Sept. 6 (Bloomberg) -- Sweden’s Riksbank cut its benchmark interest rate for the first time since February, caving in to calls from exporters, as the krona’s strength and deepening euro crisis threaten the nation’s trade competitiveness.
The repo rate was cut by a quarter point to 1.25 percent, the Stockholm-based bank said today. The move was predicted by six of the 22 economists surveyed by Bloomberg, while the remainder forecast no change. The bank said the rate is expected to remain unchanged “until the middle of next year.”
“During the summer the krona has appreciated faster than expected and productivity has also been unexpectedly high,” the Riksbank said. “Inflationary pressures are therefore expected to be lower than was forecast in July.”
The bank has cut rates three times since December to protect the largest Nordic economy against sagging euro-area demand as leaders in the bloc struggle to contain the debt crisis. Riksbank policy makers have come under pressure from exporters such as Svenska Cellulosa AB and trade unions to curb krona gains after the currency soared to a 12-year high against the euro last month, plunging manufacturing into decline.
The European Central Bank kept its benchmark rate at a record low of 0.75 percent today, as predicted by 28 of 58 economists in a Bloomberg survey. The remainder forecast a quarter-point cut.
The krona declined 0.3 percent at 8.5090 against the euro as of 1:50 p.m. in Stockholm. Against the dollar, the krona weakened 0.1 percent to 6.7359.

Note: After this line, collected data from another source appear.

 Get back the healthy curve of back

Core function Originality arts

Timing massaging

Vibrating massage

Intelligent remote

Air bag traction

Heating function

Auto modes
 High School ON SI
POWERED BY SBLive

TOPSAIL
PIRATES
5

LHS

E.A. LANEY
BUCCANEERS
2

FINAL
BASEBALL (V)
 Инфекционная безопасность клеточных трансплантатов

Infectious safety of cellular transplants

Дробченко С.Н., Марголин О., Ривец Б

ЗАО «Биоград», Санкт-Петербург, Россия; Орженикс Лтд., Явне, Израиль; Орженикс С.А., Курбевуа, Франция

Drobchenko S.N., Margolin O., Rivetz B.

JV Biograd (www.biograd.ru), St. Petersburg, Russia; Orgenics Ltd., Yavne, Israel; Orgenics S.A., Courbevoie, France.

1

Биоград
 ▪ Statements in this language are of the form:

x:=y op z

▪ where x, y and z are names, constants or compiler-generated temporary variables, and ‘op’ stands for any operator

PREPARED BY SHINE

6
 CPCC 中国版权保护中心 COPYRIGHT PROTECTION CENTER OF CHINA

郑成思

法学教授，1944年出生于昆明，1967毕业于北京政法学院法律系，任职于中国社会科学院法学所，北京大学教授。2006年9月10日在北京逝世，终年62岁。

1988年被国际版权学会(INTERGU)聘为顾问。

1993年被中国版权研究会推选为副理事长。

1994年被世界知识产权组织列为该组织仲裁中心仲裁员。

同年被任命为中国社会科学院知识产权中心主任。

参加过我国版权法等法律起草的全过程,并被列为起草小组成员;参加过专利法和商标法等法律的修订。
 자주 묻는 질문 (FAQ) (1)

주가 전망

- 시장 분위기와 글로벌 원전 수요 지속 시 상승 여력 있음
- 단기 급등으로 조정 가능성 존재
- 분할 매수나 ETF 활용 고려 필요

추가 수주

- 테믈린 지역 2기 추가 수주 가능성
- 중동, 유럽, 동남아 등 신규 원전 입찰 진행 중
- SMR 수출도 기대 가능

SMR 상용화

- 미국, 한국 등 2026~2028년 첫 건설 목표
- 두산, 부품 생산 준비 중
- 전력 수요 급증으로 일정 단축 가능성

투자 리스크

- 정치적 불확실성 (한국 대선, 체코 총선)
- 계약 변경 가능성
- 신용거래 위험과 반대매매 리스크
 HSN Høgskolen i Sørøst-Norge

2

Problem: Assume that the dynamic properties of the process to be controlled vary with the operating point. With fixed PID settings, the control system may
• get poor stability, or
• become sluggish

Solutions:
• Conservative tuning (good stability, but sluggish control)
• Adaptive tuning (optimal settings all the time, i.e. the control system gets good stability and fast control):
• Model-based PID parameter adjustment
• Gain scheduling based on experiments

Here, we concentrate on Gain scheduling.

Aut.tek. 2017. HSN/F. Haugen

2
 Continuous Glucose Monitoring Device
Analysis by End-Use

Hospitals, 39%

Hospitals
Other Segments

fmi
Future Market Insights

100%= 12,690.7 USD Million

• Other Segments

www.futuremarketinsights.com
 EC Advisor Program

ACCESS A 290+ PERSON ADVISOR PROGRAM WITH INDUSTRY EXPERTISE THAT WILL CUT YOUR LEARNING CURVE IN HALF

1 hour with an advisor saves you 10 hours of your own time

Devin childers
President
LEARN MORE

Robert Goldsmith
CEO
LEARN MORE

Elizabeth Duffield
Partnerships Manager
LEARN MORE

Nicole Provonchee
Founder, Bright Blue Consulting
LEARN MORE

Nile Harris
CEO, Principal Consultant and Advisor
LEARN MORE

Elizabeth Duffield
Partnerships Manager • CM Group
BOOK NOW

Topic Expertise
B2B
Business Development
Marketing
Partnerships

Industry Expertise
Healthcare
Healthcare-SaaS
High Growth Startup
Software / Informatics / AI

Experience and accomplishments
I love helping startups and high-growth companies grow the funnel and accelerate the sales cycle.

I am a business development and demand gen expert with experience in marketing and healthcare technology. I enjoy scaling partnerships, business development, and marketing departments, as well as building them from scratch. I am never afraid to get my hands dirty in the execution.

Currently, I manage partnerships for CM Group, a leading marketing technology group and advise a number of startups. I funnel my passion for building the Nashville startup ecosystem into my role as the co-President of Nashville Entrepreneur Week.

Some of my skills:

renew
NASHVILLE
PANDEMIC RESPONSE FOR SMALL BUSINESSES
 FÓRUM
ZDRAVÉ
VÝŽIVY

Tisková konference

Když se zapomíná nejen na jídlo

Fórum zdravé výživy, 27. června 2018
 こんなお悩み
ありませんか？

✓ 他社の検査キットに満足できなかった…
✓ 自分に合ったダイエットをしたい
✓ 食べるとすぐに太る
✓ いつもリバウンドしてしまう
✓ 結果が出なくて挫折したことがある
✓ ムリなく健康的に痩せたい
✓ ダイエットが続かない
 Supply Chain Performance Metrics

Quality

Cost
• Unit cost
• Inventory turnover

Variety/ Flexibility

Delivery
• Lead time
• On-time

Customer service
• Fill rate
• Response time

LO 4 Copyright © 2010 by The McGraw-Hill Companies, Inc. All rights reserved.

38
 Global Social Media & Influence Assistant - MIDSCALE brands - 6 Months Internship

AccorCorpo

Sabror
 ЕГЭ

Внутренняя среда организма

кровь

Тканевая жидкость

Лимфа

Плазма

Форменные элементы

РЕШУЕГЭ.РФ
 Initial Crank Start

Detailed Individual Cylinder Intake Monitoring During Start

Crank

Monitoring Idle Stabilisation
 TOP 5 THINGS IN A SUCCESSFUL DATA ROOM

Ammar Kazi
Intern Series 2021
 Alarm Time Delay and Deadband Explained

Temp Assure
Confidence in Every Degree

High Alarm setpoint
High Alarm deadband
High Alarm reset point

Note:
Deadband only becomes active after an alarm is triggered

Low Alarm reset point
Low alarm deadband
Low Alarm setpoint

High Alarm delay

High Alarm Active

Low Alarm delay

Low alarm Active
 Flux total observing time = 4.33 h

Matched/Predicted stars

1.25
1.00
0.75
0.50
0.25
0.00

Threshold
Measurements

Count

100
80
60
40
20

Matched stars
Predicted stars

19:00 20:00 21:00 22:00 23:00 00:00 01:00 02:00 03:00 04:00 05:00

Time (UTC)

Two of the bank’s six member board, Lars E. O. Svensson and Karolina Ekholm, wanted to reduce rates to 1 percent, according to today’s statement.
The rate cut “is needed since we’re heading toward a significant economic downturn, even recession,” said Par Magnusson, chief economist at Royal Bank of Scotland Plc in Stockholm. “There will be more cuts” to 0.75 percent this year and 0.5 percent in 2013 in a best-case scenario, he said.
The Riksbank said it now expects its repo rate to average 1.4 percent in the third quarter next year, versus a July forecast for 1.6 percent, and that it will rise to an average 2.2 percent a year later, down from a 2.4 percent forecast.
Consumer prices will rise 1.2 percent this year and 1.3 percent in 2013, down from a 1.7 percent forecast, the Riksbank said. Unemployment will rise to an average 7.6 percent this year and stay at that level in 2013, the bank said. The economy will grow 1.5 percent this year and 1.9 percent in 2013, it said.
Some of Sweden’s biggest industrial companies including Svenska Cellulosa and Holmen AB have urged the Riksbank to lower rates to cool haven demand for the country’s currency. Bets on a rate cut also grew this week after a survey showed the manufacturing industry shrank in August at the fastest pace in 3 1/2 years, as export orders declined.
“The bank’s forecast for GDP growth next year is too optimistic” and “if our assumption that the euro-zone debt crisis worsens proves correct, the krona is likely to continue to appreciate, reducing inflationary pressures further,” Ben May, an economist at Capital Economics in London, said in a client note. “We are sticking with our view that interest rates will fall to just 0.5 percent next year.”
Governor Stefan Ingves has previously said that the bank shouldn’t use monetary policy to steer the krona, arguing rate differentials have an unproven effect on exchange rates. Policy makers also backtracked on July signals for an unchanged rate for “just over a year.”
The krona has strengthened about 8 percent against the euro since a low on May 17, making it the best-performing major currency in the period. It has gained more than 20 percent against the euro in the past three years.
Krona gains are helping to keep consumer-price growth below the central bank’s 2 percent target. Headline inflation slowed to 0.7 percent in July, the lowest in more than two years, from 1 percent the previous month, Statistics Sweden estimates.
The currency’s appreciation creates “challenges,” Prime Minister Fredrik Reinfeldt told reporters in Kiruna, northern Sweden, yesterday. The premier earlier this week said the strong krona is here to stay, while Bo Lundgren, the head of Sweden’s National Debt Office, said the country may remain a haven from Europe’s crisis “for a long time.”